**WHAT TO DO:**
Copy out all of the following data word for word, with every line unchanged.

**EXTRACTED ENTRIES:**
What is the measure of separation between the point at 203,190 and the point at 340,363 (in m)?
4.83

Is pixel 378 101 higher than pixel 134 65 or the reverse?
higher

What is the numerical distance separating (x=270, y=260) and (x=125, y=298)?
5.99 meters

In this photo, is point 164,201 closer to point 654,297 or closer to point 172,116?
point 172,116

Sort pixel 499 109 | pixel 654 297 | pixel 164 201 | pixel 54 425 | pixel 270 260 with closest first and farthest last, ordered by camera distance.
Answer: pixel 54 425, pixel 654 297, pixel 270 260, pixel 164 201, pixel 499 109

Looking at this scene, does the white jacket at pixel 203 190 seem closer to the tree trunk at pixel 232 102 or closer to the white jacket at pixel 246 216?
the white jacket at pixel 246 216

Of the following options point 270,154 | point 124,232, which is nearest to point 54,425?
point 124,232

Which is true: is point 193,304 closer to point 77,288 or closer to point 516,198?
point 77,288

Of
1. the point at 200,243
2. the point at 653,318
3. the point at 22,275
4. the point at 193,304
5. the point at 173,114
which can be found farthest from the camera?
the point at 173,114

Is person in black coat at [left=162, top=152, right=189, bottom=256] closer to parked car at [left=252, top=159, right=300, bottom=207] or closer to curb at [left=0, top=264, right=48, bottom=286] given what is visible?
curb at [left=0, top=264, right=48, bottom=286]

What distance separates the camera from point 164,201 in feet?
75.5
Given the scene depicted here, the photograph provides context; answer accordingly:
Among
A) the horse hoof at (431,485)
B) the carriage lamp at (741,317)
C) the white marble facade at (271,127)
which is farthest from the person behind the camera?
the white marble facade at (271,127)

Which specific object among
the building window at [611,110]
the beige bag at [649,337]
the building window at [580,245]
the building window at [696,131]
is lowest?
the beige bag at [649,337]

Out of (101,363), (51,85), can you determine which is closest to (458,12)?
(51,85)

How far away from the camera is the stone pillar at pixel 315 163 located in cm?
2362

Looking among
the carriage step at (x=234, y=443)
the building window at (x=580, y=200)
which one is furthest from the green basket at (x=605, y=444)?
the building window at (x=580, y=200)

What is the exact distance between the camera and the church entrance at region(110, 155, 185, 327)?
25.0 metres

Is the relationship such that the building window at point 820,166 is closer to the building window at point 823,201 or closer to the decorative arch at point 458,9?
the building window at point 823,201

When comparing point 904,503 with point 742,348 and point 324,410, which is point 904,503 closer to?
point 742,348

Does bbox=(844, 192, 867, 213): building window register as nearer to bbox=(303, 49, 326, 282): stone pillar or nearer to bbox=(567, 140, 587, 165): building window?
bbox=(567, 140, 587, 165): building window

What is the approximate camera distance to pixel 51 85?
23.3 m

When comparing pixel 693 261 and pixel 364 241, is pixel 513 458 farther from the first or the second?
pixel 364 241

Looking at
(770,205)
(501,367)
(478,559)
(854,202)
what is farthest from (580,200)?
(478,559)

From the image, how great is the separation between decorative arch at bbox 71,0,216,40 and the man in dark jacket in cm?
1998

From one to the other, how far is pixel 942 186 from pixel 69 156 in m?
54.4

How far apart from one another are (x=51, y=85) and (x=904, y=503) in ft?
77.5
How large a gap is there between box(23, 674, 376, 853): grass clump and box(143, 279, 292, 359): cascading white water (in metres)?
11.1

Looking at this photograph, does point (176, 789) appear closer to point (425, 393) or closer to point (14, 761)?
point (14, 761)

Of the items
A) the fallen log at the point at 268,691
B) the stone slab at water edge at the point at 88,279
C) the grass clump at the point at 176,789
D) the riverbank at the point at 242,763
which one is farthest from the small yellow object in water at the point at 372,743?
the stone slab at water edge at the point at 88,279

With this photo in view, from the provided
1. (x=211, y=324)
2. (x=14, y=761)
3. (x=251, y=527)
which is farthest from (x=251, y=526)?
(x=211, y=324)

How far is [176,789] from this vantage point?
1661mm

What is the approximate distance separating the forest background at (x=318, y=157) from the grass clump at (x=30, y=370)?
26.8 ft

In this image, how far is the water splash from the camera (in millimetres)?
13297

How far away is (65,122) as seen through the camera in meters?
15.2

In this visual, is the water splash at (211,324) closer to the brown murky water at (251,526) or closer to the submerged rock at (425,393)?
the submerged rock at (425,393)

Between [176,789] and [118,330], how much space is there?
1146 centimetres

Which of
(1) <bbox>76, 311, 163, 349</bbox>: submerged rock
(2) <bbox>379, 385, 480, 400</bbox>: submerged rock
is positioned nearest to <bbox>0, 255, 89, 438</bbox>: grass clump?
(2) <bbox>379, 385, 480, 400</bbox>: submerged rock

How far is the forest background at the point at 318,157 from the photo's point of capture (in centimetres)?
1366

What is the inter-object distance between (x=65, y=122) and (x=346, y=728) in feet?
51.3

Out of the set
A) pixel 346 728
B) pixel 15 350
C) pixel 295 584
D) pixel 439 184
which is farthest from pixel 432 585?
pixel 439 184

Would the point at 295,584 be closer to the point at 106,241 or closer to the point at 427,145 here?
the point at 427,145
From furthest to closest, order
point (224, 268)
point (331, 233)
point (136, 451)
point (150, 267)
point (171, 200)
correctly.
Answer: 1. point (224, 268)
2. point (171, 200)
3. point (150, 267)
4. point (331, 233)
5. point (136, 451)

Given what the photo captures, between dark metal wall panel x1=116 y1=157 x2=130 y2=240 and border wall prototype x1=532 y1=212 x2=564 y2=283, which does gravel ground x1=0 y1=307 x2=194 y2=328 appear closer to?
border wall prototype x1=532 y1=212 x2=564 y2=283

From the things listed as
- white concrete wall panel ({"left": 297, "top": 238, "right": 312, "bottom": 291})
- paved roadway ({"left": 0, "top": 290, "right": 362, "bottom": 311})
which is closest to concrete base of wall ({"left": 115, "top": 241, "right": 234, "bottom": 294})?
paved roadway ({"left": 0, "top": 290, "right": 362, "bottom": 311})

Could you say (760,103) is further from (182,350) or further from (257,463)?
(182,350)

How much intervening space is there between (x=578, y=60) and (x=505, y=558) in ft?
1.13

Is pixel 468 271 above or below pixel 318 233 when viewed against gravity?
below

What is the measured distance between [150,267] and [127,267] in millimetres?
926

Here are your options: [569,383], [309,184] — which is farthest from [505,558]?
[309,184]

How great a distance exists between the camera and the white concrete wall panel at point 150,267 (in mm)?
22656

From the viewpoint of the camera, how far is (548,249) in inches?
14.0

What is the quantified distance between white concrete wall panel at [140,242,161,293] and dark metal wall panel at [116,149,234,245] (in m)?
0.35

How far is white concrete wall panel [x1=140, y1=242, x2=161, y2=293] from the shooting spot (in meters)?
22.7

**CORRECT ANSWER:**
What is the measure of separation between the point at 203,190 and the point at 340,363 (in m)?
4.83

Is pixel 378 101 higher than pixel 134 65 or the reverse?
higher

What is the numerical distance separating (x=270, y=260) and (x=125, y=298)?
5.99 meters

In this photo, is point 164,201 closer to point 654,297 or closer to point 172,116?
point 172,116

Sort pixel 499 109 | pixel 654 297 | pixel 164 201 | pixel 54 425 | pixel 270 260 with closest first and farthest last, ordered by camera distance.
Answer: pixel 54 425, pixel 654 297, pixel 270 260, pixel 164 201, pixel 499 109

Looking at this scene, does the white jacket at pixel 203 190 seem closer to the tree trunk at pixel 232 102 or closer to the white jacket at pixel 246 216?
the white jacket at pixel 246 216

Of the following options point 270,154 | point 124,232, which is nearest to point 54,425?
point 124,232

Which is true: is point 193,304 closer to point 77,288 or closer to point 516,198?
point 77,288

Of
1. the point at 200,243
2. the point at 653,318
3. the point at 22,275
4. the point at 193,304
5. the point at 173,114
which can be found farthest from the camera?
the point at 173,114

Is person in black coat at [left=162, top=152, right=189, bottom=256] closer to parked car at [left=252, top=159, right=300, bottom=207] or closer to curb at [left=0, top=264, right=48, bottom=286] given what is visible?
curb at [left=0, top=264, right=48, bottom=286]

What distance separates the camera from point 164,201 in feet?
75.5
Given the scene depicted here, the photograph provides context; answer accordingly:
Among
A) the horse hoof at (431,485)
B) the carriage lamp at (741,317)
C) the white marble facade at (271,127)
which is farthest from the person behind the camera?
the white marble facade at (271,127)

Which specific object among
the building window at [611,110]
the beige bag at [649,337]
the building window at [580,245]
the building window at [696,131]
is lowest?
the beige bag at [649,337]

Out of (101,363), (51,85), can you determine which is closest to (458,12)?
(51,85)

How far away from the camera is the stone pillar at pixel 315 163 located in cm?
2362

Looking among
the carriage step at (x=234, y=443)
the building window at (x=580, y=200)
which one is furthest from the green basket at (x=605, y=444)?
the building window at (x=580, y=200)

What is the exact distance between the camera and the church entrance at region(110, 155, 185, 327)?
25.0 metres

Is the relationship such that the building window at point 820,166 is closer to the building window at point 823,201 or closer to the decorative arch at point 458,9?
the building window at point 823,201

When comparing point 904,503 with point 742,348 and point 324,410, which is point 904,503 closer to?
point 742,348

Does bbox=(844, 192, 867, 213): building window register as nearer to bbox=(303, 49, 326, 282): stone pillar or nearer to bbox=(567, 140, 587, 165): building window?
bbox=(567, 140, 587, 165): building window

What is the approximate camera distance to pixel 51 85?
23.3 m

When comparing pixel 693 261 and pixel 364 241, is pixel 513 458 farther from the first or the second?
pixel 364 241

Looking at
(770,205)
(501,367)
(478,559)
(854,202)
what is farthest from (580,200)?
(478,559)

From the image, how great is the separation between decorative arch at bbox 71,0,216,40 and the man in dark jacket in cm?
1998

From one to the other, how far is pixel 942 186 from pixel 69 156 in m?
54.4

How far apart from one another are (x=51, y=85) and (x=904, y=503) in ft?
77.5
How large a gap is there between box(23, 674, 376, 853): grass clump and box(143, 279, 292, 359): cascading white water (in metres)?
11.1

Looking at this photograph, does point (176, 789) appear closer to point (425, 393) or closer to point (14, 761)?
point (14, 761)

Of the items
A) the fallen log at the point at 268,691
B) the stone slab at water edge at the point at 88,279
C) the grass clump at the point at 176,789
D) the riverbank at the point at 242,763
which one is farthest from the small yellow object in water at the point at 372,743?
the stone slab at water edge at the point at 88,279

With this photo in view, from the provided
1. (x=211, y=324)
2. (x=14, y=761)
3. (x=251, y=527)
which is farthest from (x=251, y=526)?
(x=211, y=324)

How far is [176,789] from this vantage point?
1661mm

What is the approximate distance separating the forest background at (x=318, y=157) from the grass clump at (x=30, y=370)?
26.8 ft

In this image, how far is the water splash from the camera (in millimetres)?
13297

How far away is (65,122) as seen through the camera in meters?
15.2

In this visual, is the water splash at (211,324) closer to the brown murky water at (251,526) or closer to the submerged rock at (425,393)?
the submerged rock at (425,393)

Between [176,789] and [118,330], how much space is there?
1146 centimetres

Which of
(1) <bbox>76, 311, 163, 349</bbox>: submerged rock
(2) <bbox>379, 385, 480, 400</bbox>: submerged rock
is positioned nearest to <bbox>0, 255, 89, 438</bbox>: grass clump?
(2) <bbox>379, 385, 480, 400</bbox>: submerged rock

How far is the forest background at the point at 318,157 from the photo's point of capture (in centimetres)?
1366

What is the inter-object distance between (x=65, y=122) and (x=346, y=728) in feet?
51.3

Out of the set
A) pixel 346 728
B) pixel 15 350
C) pixel 295 584
D) pixel 439 184
which is farthest from pixel 432 585?
pixel 439 184

Would the point at 295,584 be closer to the point at 106,241 or closer to the point at 427,145 here?
the point at 427,145
From furthest to closest, order
point (224, 268)
point (331, 233)
point (136, 451)
point (150, 267)
point (171, 200)
correctly.
Answer: 1. point (224, 268)
2. point (171, 200)
3. point (150, 267)
4. point (331, 233)
5. point (136, 451)

Given what the photo captures, between dark metal wall panel x1=116 y1=157 x2=130 y2=240 and border wall prototype x1=532 y1=212 x2=564 y2=283, which does gravel ground x1=0 y1=307 x2=194 y2=328 appear closer to?
border wall prototype x1=532 y1=212 x2=564 y2=283

From the things listed as
- white concrete wall panel ({"left": 297, "top": 238, "right": 312, "bottom": 291})
- paved roadway ({"left": 0, "top": 290, "right": 362, "bottom": 311})
which is closest to concrete base of wall ({"left": 115, "top": 241, "right": 234, "bottom": 294})?
paved roadway ({"left": 0, "top": 290, "right": 362, "bottom": 311})

Could you say (760,103) is further from (182,350) or further from (257,463)?
(182,350)

How much intervening space is there between (x=578, y=60) and (x=505, y=558) in ft?
1.13

Is pixel 468 271 above or below pixel 318 233 when viewed against gravity?
below

What is the measured distance between [150,267] and [127,267] in millimetres?
926

Here are your options: [569,383], [309,184] — which is farthest from [505,558]?
[309,184]

How great a distance exists between the camera and the white concrete wall panel at point 150,267 (in mm)?
22656

From the viewpoint of the camera, how far is (548,249) in inches?
14.0

What is the quantified distance between white concrete wall panel at [140,242,161,293] and dark metal wall panel at [116,149,234,245] (in m)?
0.35

How far is white concrete wall panel [x1=140, y1=242, x2=161, y2=293] from the shooting spot (in meters)?
22.7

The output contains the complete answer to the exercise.